Review by WriterRick Author IconMail Icon
In affiliation with The Power Reviewers Group  Open in new Window.
Rated: E | (5.0)
This piece is rich, patient, and very sure of what it wants to be. It leans hard into atmosphere, and that is its biggest strength. From the opening line, the world feels cold, vast, and alive in a quiet way. The snow is not just snow. It moves, it shifts, it becomes something almost cosmic. That choice works well because it immediately lifts the setting beyond a simple winter scene and gives it weight and scale. I felt like I was standing there with you, squinting into all that white, trying to take it in.

Your imagery is confident. The trees as arthritic hands is especially strong. It is a familiar idea, but you push it far enough that it feels personal rather than borrowed. The wind, the sky, the clouds all carry emotion without turning cartoonish. That balance is not easy to hit, and you do it well. The bleakness feels earned, not exaggerated, and the depression of the landscape mirrors an inner heaviness without ever spelling it out.

Where the piece really lifts is with the arrival of light and motion. The slow tearing of gray into blue is satisfying, and the pacing there is spot on. You let the change happen gradually, which makes the payoff feel real. The red tailed hawk is a smart choice. It brings life without softening the world too much. The cry as a kind of declaration works, though it is the one moment where the symbolism steps right up to the edge of being too direct. Still, it fits the tone you have built, and it feels intentional rather than careless.

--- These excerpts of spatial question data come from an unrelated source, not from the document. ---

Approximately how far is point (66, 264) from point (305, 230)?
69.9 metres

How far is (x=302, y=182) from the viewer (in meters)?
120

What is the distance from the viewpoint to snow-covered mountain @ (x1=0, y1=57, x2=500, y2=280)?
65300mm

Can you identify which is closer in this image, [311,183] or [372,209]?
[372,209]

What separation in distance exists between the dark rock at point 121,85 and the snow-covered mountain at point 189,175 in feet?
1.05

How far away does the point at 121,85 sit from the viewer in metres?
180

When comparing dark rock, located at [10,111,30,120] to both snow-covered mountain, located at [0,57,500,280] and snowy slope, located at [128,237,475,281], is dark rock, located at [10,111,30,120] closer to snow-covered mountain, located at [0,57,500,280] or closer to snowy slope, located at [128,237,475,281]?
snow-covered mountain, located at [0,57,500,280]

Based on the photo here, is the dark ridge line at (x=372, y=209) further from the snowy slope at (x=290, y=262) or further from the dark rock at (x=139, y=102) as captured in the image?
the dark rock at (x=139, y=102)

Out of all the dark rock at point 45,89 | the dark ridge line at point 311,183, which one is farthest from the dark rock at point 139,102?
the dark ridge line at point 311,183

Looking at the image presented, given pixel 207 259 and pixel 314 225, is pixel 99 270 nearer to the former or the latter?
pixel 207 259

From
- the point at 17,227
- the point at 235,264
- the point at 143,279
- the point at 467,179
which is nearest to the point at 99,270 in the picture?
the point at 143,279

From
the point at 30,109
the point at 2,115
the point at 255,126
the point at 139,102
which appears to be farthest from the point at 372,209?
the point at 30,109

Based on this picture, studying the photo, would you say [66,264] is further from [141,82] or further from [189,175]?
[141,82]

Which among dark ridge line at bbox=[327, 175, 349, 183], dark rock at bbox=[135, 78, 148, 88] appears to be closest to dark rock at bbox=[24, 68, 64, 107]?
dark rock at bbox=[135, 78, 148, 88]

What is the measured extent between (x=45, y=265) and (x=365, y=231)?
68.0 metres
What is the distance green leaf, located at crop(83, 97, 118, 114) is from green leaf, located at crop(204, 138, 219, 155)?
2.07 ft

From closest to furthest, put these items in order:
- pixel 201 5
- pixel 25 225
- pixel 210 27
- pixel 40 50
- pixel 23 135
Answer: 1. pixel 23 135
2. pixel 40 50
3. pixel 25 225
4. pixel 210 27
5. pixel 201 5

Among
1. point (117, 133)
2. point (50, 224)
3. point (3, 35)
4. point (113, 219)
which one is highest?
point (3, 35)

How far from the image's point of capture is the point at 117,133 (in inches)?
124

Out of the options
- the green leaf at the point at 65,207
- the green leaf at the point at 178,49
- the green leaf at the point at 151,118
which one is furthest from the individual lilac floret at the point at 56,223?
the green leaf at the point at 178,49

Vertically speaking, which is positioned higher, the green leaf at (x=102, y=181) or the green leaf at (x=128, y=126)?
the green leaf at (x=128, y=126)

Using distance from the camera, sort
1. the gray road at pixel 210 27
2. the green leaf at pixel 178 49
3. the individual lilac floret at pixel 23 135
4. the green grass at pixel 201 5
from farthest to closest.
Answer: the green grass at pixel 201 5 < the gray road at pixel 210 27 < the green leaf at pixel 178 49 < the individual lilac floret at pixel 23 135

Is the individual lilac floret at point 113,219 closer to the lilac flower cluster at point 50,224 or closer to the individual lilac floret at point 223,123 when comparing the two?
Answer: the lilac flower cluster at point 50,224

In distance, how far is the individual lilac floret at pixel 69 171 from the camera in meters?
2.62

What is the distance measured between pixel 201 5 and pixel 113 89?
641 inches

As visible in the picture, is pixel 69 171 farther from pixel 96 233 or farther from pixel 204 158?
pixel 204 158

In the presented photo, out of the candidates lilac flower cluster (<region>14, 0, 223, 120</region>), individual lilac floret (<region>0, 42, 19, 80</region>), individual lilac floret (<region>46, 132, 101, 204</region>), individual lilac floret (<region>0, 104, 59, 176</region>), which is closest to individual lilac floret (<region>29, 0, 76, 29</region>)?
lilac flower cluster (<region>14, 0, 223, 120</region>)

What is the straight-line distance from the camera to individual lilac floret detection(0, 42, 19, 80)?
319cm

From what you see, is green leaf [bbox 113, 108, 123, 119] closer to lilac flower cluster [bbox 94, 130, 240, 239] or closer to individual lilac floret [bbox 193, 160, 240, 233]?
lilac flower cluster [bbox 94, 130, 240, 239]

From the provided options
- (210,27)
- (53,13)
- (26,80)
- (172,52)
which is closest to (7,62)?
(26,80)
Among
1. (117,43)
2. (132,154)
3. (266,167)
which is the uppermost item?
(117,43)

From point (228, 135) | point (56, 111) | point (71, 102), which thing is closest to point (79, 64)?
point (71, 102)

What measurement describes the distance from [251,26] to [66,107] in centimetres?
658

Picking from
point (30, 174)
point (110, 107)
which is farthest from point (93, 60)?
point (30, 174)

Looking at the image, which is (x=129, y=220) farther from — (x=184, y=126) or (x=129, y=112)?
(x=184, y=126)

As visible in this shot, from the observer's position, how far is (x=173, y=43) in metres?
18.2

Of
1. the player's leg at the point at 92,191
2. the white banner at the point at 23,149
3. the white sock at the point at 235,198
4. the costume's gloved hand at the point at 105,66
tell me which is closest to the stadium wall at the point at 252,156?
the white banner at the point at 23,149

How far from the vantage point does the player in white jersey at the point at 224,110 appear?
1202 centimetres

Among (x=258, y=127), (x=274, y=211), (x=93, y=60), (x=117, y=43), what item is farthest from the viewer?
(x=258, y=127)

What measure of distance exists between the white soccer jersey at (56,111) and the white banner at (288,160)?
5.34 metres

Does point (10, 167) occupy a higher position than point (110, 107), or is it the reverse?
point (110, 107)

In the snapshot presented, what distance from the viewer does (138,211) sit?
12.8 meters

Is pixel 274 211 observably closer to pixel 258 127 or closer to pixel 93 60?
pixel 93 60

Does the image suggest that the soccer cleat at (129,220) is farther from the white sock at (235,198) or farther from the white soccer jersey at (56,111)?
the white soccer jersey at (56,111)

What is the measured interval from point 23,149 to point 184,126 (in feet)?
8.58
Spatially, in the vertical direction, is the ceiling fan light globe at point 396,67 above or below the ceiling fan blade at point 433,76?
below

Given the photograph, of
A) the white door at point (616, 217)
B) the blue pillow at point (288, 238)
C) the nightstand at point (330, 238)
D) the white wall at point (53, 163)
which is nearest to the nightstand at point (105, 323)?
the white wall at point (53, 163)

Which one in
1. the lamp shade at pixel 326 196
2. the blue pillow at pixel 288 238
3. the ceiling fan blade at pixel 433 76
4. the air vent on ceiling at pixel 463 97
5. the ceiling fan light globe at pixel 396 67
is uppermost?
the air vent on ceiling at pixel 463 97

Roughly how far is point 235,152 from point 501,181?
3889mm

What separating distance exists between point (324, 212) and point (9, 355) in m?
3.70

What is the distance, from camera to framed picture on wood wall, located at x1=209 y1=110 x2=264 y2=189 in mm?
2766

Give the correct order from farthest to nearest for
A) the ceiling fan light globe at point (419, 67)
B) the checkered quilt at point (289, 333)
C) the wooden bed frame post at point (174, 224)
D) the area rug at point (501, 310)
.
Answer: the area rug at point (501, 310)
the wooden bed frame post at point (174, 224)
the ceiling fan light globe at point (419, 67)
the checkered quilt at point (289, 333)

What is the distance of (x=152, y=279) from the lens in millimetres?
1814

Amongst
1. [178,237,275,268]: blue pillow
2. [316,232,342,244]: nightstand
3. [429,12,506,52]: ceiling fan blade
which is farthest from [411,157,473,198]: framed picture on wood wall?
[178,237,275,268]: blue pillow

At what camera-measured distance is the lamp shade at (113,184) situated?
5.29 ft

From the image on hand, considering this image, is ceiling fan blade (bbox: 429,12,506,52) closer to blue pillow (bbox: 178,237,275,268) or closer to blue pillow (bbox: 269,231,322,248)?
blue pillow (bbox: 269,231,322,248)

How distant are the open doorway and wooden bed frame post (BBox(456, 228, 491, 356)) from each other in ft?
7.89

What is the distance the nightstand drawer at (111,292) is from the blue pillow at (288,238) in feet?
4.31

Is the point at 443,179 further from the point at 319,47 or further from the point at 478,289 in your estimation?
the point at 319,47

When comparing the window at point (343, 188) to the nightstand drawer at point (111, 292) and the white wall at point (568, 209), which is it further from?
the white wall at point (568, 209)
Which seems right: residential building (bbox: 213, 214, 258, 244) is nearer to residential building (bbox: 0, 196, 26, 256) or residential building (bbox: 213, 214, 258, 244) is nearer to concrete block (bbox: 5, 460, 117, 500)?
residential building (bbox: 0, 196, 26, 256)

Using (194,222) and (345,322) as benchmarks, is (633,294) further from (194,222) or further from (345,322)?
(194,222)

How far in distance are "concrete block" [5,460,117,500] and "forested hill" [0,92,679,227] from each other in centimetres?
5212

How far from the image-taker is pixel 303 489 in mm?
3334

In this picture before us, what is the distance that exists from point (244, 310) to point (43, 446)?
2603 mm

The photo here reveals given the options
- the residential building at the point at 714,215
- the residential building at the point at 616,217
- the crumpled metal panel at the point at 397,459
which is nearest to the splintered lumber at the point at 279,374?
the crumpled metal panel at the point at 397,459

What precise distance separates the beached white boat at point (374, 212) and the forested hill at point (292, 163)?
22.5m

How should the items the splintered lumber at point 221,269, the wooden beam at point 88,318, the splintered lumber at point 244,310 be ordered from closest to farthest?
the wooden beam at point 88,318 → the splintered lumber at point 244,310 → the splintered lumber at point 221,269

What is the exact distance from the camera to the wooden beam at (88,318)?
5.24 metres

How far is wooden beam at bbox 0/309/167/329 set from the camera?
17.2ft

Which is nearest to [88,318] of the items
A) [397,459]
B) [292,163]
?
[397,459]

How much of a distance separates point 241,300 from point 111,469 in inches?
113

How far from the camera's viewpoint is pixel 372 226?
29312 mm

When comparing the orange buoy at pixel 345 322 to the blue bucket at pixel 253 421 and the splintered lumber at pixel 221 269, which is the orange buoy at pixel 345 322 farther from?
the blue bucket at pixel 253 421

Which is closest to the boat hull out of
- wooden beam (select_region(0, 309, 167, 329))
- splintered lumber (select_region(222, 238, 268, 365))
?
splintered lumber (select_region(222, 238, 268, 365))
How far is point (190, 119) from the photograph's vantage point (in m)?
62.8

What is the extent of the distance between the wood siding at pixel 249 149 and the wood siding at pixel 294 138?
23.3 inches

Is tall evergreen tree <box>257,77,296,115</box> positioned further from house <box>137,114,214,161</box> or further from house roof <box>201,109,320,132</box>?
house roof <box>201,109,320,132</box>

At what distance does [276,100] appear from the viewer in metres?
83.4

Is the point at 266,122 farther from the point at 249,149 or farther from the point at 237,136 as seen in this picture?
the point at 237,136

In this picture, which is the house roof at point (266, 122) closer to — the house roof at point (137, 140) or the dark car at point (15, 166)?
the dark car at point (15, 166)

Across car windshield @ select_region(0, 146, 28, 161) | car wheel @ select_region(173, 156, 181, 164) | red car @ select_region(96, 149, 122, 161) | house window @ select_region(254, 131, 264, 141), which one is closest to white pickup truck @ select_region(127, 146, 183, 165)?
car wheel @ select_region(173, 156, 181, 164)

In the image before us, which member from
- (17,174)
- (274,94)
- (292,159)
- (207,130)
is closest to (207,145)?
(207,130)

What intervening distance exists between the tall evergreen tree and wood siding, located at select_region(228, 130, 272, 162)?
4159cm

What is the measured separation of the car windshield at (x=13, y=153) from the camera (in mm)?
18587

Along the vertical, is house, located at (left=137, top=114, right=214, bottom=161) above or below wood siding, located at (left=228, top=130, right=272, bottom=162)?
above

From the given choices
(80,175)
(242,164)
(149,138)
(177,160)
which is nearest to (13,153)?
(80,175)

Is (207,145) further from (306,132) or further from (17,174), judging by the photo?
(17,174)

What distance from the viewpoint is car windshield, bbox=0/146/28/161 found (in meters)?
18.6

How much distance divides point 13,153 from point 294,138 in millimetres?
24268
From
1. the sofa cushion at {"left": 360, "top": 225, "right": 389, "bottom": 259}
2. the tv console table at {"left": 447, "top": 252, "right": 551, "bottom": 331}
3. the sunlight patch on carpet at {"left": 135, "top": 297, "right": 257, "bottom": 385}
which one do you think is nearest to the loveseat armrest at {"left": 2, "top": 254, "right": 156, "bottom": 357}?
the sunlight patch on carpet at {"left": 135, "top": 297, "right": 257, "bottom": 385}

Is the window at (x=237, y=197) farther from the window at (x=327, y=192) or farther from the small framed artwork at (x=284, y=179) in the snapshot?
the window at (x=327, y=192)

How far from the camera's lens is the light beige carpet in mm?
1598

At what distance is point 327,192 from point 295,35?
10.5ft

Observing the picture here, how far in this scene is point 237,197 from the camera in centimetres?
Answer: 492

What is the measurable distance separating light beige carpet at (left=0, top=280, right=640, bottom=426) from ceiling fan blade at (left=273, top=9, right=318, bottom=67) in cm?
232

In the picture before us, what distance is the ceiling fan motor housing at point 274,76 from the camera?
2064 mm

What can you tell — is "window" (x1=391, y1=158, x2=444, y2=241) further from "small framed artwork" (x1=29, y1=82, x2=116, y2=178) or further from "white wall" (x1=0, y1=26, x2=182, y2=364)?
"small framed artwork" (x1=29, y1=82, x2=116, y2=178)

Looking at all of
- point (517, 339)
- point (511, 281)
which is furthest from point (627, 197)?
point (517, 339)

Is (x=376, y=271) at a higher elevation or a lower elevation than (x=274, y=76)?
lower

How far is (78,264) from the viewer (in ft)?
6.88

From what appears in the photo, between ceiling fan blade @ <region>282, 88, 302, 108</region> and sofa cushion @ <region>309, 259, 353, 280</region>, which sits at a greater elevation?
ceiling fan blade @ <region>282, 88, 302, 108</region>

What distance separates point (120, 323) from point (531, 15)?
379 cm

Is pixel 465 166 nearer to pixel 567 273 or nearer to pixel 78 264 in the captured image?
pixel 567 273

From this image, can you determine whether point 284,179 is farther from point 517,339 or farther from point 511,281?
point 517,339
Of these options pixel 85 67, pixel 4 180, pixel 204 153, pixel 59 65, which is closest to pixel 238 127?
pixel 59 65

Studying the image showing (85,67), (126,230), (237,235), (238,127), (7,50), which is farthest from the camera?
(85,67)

The ending is gentle and human. Turning back toward warmth while holding onto that promise of return feels honest. It does not over explain, and it closes the moment instead of drifting away from it. Overall, this reads like a writer who trusts imagery and mood and is not afraid to stay still long enough for them to work. With a bit of tightening in a few of the heavier sentences, this could be very strong as a finished piece. You are clearly doing something right here, and it shows.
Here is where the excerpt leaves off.